Texto mostrado:
____

PORTAL MARTINISTA DEL GUAJIRO
"Purificaos, pedid, recibid y obrad.
      Toda la Obra se halla en estos cuatro tiempos"
			
René Guénon 
La confusión entre el dominio esotérico e iniciático y el dominio 
místico, o, si se prefiere, entre los puntos de vista que les corresponden respectivamente, 
es una de las que se cometen hoy con más frecuencia, y eso, parece, de una manera 
que no siempre es enteramente desinteresada; por lo demás, hay en eso una actitud 
bastante nueva, o que al menos, en ciertos medios, se ha generalizado mucho en estos 
últimos años, y es por lo que nos parece necesario comenzar por explicarnos claramente 
sobre este punto.
Está ahora de moda, si se puede decir, calificar de «místicas» a las doctrinas orientales 
mismas, comprendidas aquellas en las que no hay ni siquiera la sombra de una apariencia 
exterior que pudiera, para aquellos que no van más lejos, dar lugar a una tal calificación; 
el origen de esta falsa interpretación es naturalmente imputable a algunos orientalistas, 
que, por lo demás, al comienzo pueden no haber sido llevados a ella por una segunda 
intención claramente definida, sino tan solo por su incomprensión y por la determinación 
más o menos inconsciente, que les es habitual, de reducirlo todo a puntos de vista 
occidentales.
Pero después han venido otros que se han apoderado de esta asimilación abusiva, 
y que, viendo el partido que podrían sacar de ella para sus propios fines, se esfuerzan 
en propagar la idea en cuestión fuera del mundo especial, y en suma bastante restringido, 
de los orientalistas y de su clientela; y esto es más grave, no solo porque es por 
eso sobre todo como esta confusión se extiende cada vez más, sino también porque 
no es difícil percibir en ello las marcas inequívocas de una tentativa «anexionista» 
contra la cual importa estar sobre aviso.
En efecto, éstos a los que hacemos alusión aquí son aquellos que se pueden considerar 
como los negadores más «serios» del esoterismo, queremos decir con esto los exoteristas 
religiosos que se niegan a admitir nada que éste más allá de su propio dominio, 
pero que estiman sin duda esta asimilación o esta «anexión» más hábil que una negación 
brutal; y, al ver de qué manera algunos de entre ellos se aplican a disfrazar de 
«misticismo» las doctrinas más claramente iniciáticas, parece verdaderamente que 
esta tarea reviste a sus ojos un carácter particularmente urgente.
A decir verdad, habría no obstante, en ese mismo dominio religioso al que pertenece 
el misticismo, algo que, bajo ciertos aspectos, podría prestarse mejor a una aproximación, 
o más bien a una apariencia de aproximación: es lo que se designa por el término 
de «ascético», ya que en ello hay al menos un método «activo», en lugar de la ausencia 
de método y de la «pasividad» que caracterizan el misticismo, sobre los cuales tendremos 
que volver enseguida; pero no hay que decir que esas similitudes son completamente 
exteriores, y, por otra parte, esta «ascética» sólo tiene metas que son demasiado 
visiblemente limitadas como para poder ser utilizada ventajosamente de esta manera, 
mientras que, con el misticismo, nunca se sabe exactamente dónde se va, y esa vaguedad 
misma es ciertamente propicia a las confusiones.

____

Bloque de datos:
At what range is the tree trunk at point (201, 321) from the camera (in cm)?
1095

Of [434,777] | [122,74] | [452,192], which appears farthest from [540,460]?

____

Objetivo indicado: Según el texto sobre esoterismo y misticismo, ¿a quiénes es imputable el origen de la falsa interpretación que califica de «místicas» a las doctrinas orientales?

Respuesta correcta: A algunos orientalistas.